Problem description
Search the data for the word "States" and copy out every line that has it.

Input data
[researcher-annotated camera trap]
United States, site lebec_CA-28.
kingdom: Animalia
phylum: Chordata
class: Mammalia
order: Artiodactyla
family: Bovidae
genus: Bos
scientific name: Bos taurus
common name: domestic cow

--

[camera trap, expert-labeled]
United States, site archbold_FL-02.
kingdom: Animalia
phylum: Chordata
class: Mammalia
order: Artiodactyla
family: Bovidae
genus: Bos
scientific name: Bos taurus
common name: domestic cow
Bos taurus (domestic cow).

Reply to the exercise
United States, site lebec_CA-28.
United States, site archbold_FL-02.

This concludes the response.